The Indian government has proposed taxing income from cryptocurrencies and other digital assets at 30%. India’s finance minister, Nirmala Sitharaman, said: “There’s been a phenomenal increase in a transaction in virtual digital assets … The magnitude and frequency of these transactions have made it imperative to provide for a specific tax regime.”
Indian Finance Minister Nirmala Sitharaman proposed taxing income from cryptocurrencies and other digital assets at 30% while presenting the federal budget Tuesday. She said:
I propose to provide that any income from the transfer of any virtual digital asset shall be taxed at the rate of 30%. No deduction in respect of any expenditure or allowance shall be allowed while computing such income, except the cost of acquisition.
“There’s been a phenomenal increase in transactions in virtual digital assets,” the finance minister added. “The magnitude and frequency of these transactions have made it imperative to provide for a specific tax regime.”
The tax proposal puts cryptocurrencies and non-fungible tokens (NFTs) in India’s highest tax band.
Harish Prasad, head of banking, India, FIS, was quoted as saying: “This has been a much-awaited announcement in the context of the interest and growth in investments into these assets.

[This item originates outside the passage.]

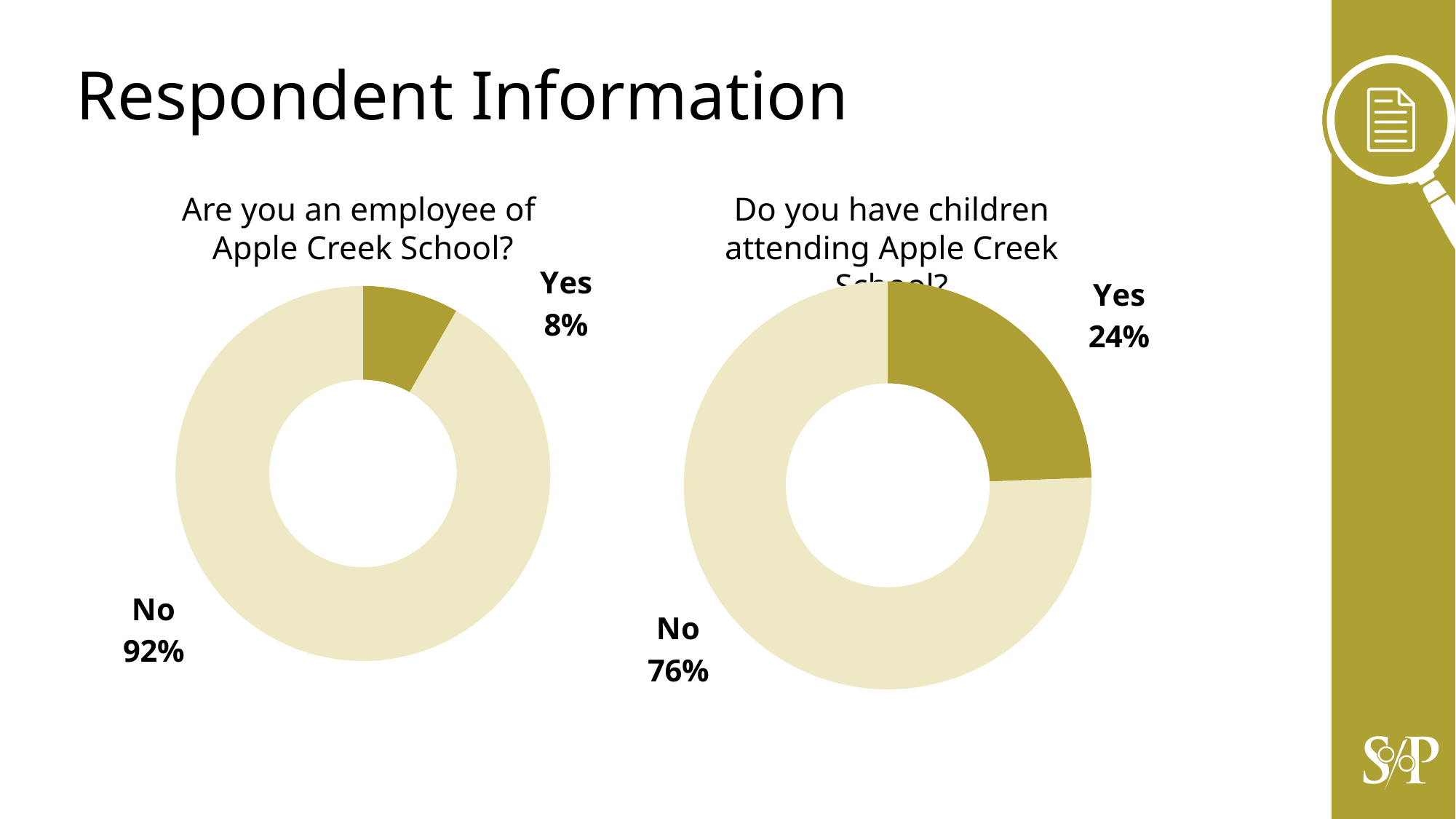
What is the title of the slide? Respondent Information In the right chart, what is the difference between the No and Yes shares? 52% Which is larger: the Yes share in the left chart or the Yes share in the right chart? The Yes share in the right chart In the left chart, which response has the largest share? No In the chart titled "Are you an employee of Apple Creek School?", what percentage of respondents answered No? 92% In the chart titled "Do you have children attending Apple Creek School?", what percentage of respondents answered Yes? 24% How many slices does the left chart have? 2 In the chart titled "Are you an employee of Apple Creek School?", what percentage of respondents answered Yes? 8% In the left chart, what is the difference between the No and Yes shares? 84% In the right chart, which response has the smallest share? Yes In the chart titled "Do you have children attending Apple Creek School?", what percentage of respondents answered No? 76% What type of chart is used on the right side of the slide? Doughnut chart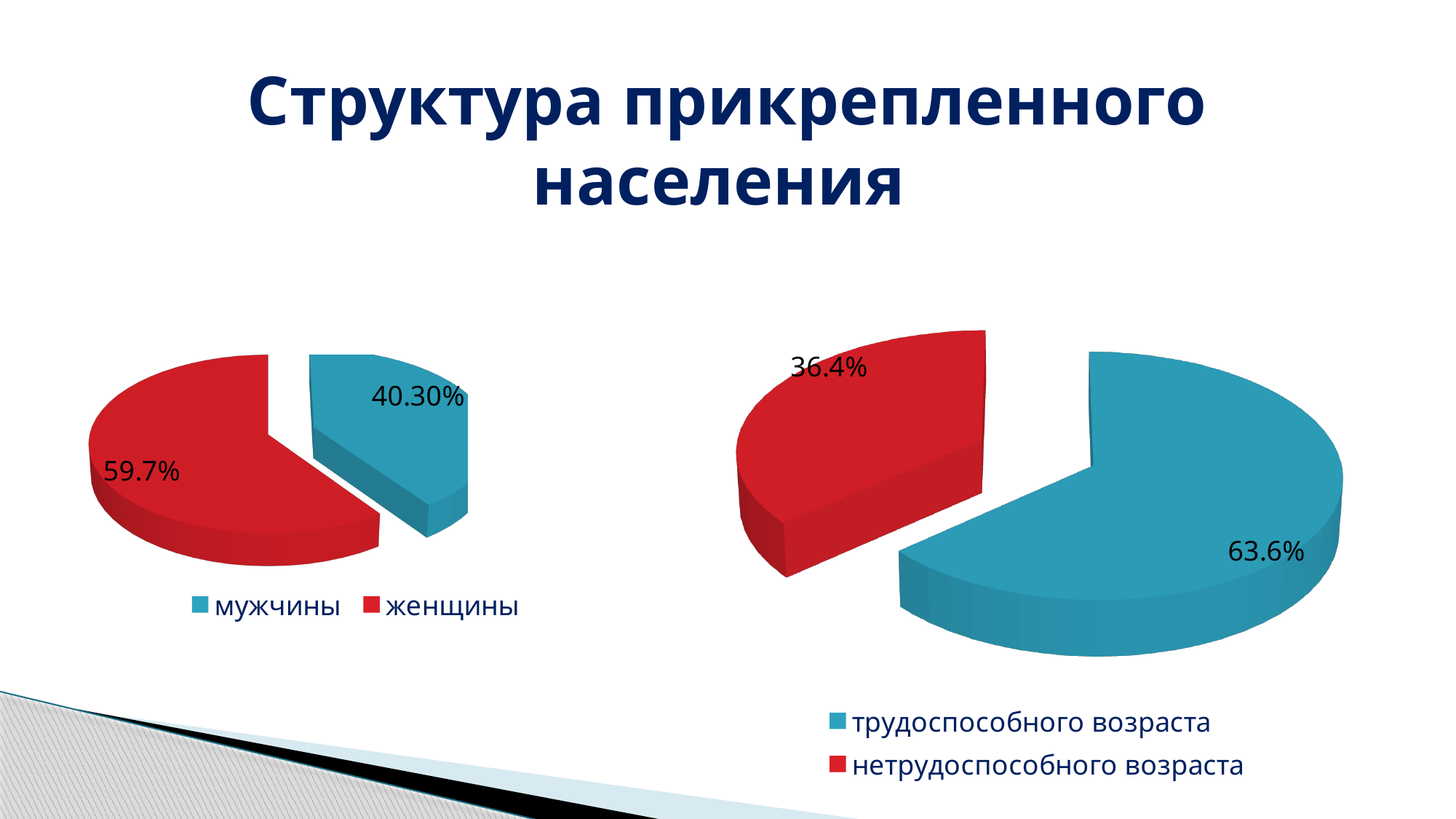
How many slices does the right pie chart have? 2 In the right pie chart, what is the value for трудоспособного возраста? 63.6% In the right pie chart, which category has the smallest share? нетрудоспособного возраста In the left pie chart, what is the difference between женщины and мужчины? 19.4% In the left pie chart, what is the value for женщины? 59.7% In the right pie chart, what is the difference between трудоспособного возраста and нетрудоспособного возраста? 27.2% In the right pie chart, what is the value for нетрудоспособного возраста? 36.4% In the left pie chart, what is the value for мужчины? 40.30% What colour is the slice for нетрудоспособного возраста in the right pie chart? Red In the left pie chart, which is larger: мужчины or женщины? женщины In the left pie chart, which category has the largest share? женщины What type of chart is the left chart? Pie chart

The uncertainty and concerns on the legal, regulatory and tax status of cryptocurrencies are addressed to a reasonable extent by virtue of this announcement.”
Avinash Shekhar, the CEO of crypto exchange Zebpay, commented:
Thirty per cent tax on income from virtual digital assets, while high, is a positive step as it legitimizes crypto and hints at an optimistic sentiment towards further acceptance of crypto and NFTs.
Nischal Shetty, the CEO of crypto exchange Wazirx, commented: “We also hope this development removes any ambiguity for banks and they can provide financial services to the crypto industry.”
However, tax consultants warned that individuals could end up paying more than 30% of their crypto profits in tax and other charges. Amit Maheshwari, the partner at tax consulting firm AKM Global, told Reuters: “If you made a profit of 100 rupees then including the 30% tax bracket, plus surcharge and cess the total tax outgo will be around 42 rupees.”
Another announcement the Indian finance minister made Tuesday was about the launch of the country’s central bank digital currency (CBDC), the digital rupee. She said the central bank, the Reserve Bank of India (RBI), will introduce a digital currency starting in the financial year 2022-23, stating:
The introduction of a central bank digital currency will give a big boost to the digital economy. Digital currency will also lead to a more efficient and cheaper currency management system.